> **Work instructions**:
**a)** Answer these questions using the figure legend on GM2 and GM3 ganglioside in fibroblasts:
(i) What stain was used for the nuclei?
(ii) Which primary antibody was used to detect GM3 in panel (B)?
(iii) What microscope and objective were used to acquire the images?
**b)** Write the next part of the figure legend on GM2 and GM3 ganglioside in fibroblasts, continuing from its final sentence.

> **Study text**:

****

Increased lysosomal GM2 and reduced GM3 ganglioside in the patient's cultured fibroblasts.
(A) Fibroblasts from the patient and two normal healthy controls cultured on glass coverslips were fixed and stained with monoclonal humanized anti-GM2 and mouse anti-LAMP-2 antibodies followed by anti-human IgG Alexa 488-labeled (green) and anti-mouse IgG Alexa 555-labeled (red) secondary antibodies. Nuclei were stained with Draq5 (blue). The patient's fibroblasts show a higher intensity of GM2 staining (green) than control fibroblasts and increased co-localization of GM2 and LAMP-2 staining.
(B) Fibroblasts from the patient and two normal healthy controls were stained with monoclonal mouse anti-GM3 antibody followed by anti-mouse IgG Alexa-555-labeled secondary antibody (red). Nuclei were stained with Draq5 (blue).
The images were acquired in a Leica SP8 confocal microscope with a 63 × objective. Bar represents 10 μM. The panels show representative images of at least 40 studied for each cell type.

****

> **Input data**:
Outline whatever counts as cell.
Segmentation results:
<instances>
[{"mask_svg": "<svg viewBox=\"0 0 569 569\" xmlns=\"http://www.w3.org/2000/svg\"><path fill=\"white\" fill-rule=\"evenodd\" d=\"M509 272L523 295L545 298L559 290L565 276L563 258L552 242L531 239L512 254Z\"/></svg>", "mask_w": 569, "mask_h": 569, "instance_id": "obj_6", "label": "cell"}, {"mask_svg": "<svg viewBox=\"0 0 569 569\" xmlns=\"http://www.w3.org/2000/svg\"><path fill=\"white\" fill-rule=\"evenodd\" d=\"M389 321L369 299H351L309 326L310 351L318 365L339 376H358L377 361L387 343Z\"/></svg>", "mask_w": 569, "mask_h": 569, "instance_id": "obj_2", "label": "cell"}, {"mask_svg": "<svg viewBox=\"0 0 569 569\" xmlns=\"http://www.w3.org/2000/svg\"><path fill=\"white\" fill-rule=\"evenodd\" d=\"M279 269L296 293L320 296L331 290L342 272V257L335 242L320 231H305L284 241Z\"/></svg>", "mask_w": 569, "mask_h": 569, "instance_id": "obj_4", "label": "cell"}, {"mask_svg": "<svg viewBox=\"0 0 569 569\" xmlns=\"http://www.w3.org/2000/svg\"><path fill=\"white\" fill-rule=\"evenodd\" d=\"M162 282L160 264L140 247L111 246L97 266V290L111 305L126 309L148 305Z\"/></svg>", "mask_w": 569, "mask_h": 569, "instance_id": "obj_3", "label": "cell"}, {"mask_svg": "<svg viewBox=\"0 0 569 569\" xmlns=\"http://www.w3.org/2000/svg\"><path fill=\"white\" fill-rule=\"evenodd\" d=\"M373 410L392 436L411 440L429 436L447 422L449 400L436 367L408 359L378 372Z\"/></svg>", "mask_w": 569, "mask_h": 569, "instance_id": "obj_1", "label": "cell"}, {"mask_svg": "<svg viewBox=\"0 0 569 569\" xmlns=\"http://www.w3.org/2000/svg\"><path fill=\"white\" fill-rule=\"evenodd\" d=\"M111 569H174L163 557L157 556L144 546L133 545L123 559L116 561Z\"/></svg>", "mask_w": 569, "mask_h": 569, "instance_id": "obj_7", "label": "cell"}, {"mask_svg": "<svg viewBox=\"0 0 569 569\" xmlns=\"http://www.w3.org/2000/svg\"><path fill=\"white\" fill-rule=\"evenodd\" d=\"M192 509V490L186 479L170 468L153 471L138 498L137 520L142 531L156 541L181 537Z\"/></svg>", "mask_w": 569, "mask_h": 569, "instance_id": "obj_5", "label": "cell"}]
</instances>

****

> **Written responses**:
**a)**
(i) Draq5 (blue).
(ii) A monoclonal mouse anti-GM3 antibody.
(iii) A Leica SP8 confocal microscope with a 63 × objective.

**b)**
(C) Mean GM2 and GM3 staining intensity and a fraction of GM2-positive cells in control and patient's fibroblasts. Mean staining intensities per μm2 were measured with ImageJ software. Data show mean (± SEM) of individual values measured for 35 randomly selected cells. **P < 0.01, *P < 0.05 in unpaired two-tailed t-test. GM2-positive cells were manually counted in three randomly selected microscope fields (~ 150 cells each). Data show mean values (± SEM) of 3 independent experiments. *P < 0.05 in unpaired two-tailed t-test. (For interpretation of the references to colour in this figure legend, the reader is referred to the web version of this article.)